Garlic mustard is trouble. Unlike many other invasive plants, it doesn’t stop at the forest edge. It thrives in partial shade and so has no trouble growing in forest understories.

It can grow densely, crowding out other plants. In the forest, the plants it crowds out include trillium, jack-in-the-pulpit, and our beautiful, often vulnerable, native orchids.

Garlic mustard (Alliaria petiolata) also loves lime, which enables it to aggressively invade lime-rich rare habitats such as calcareous riverside seeps found in a few places along the Connecticut River. The delicate species found in these areas include the plant with the best plant name ever: grass-of-Parnassus, and the aptly named showy orchis which is a two-toned, magenta-and-white beauty.

Garlic mustard also does a number on two butterfly species. The mustard white butterfly and the West Virginia white butterfly (closely related to one another) sometimes mistakenly lay their eggs on garlic mustard instead of native mustards. The results are disastrous. The eggs hatch, but the caterpillars die before they can form a chrysalis.

The rare West Virginia white normally lays its eggs only on toothworts. It is not that toothworts and garlic mustard look alike. (Although both have four-petaled flowers, garlic mustard’s are tiny and white.) Garlic mustard gives off the same chemical that the West Virginia white uses to locate toothwort plants.

For years, garlic mustard was on the “least wanted” list of land managers in southern New England. But lately, garlic mustard has been moving into Vermont and New Hampshire in greater numbers. Bob Popp, a botanist with the State of Vermont, says it’s mostly found in Vermont’s southern four counties, especially near rivers and streams. In New Hampshire, it’s been found in Westmoreland, Manchester, Plainfield, and Hanover.

□ □ □ □ □ □ □

■ Task set
- 1) Copy the garlic mustard passage starting at the words "The rare West" and stopping after "locate toothwort plants.", with "West Virginia white" changed to "Appalachian white" throughout.
- 2) According to the garlic mustard passage, what happens to the caterpillars that hatch from eggs laid on garlic mustard?

■ Data entries

□ □ □ □ □ □ □

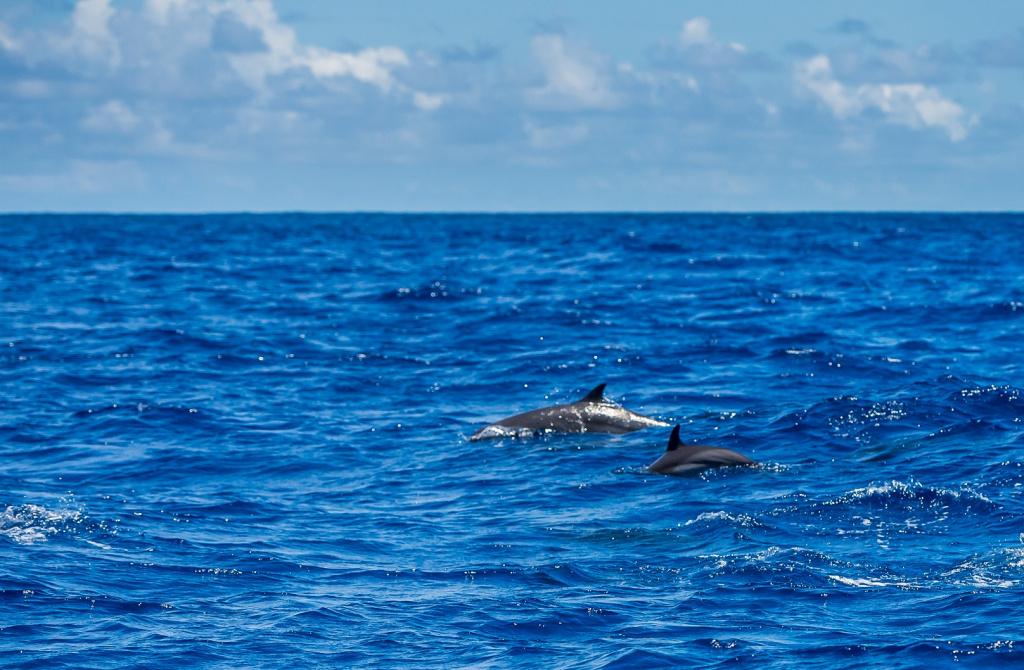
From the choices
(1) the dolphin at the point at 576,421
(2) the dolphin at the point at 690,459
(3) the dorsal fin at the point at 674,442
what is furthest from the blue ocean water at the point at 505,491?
(3) the dorsal fin at the point at 674,442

□ □ □ □ □ □ □

■ Solution list
- 1)
The rare Appalachian white normally lays its eggs only on toothworts. It is not that toothworts and garlic mustard look alike. (Although both have four-petaled flowers, garlic mustard’s are tiny and white.) Garlic mustard gives off the same chemical that the Appalachian white uses to locate toothwort plants.

- 2) They die before they can form a chrysalis.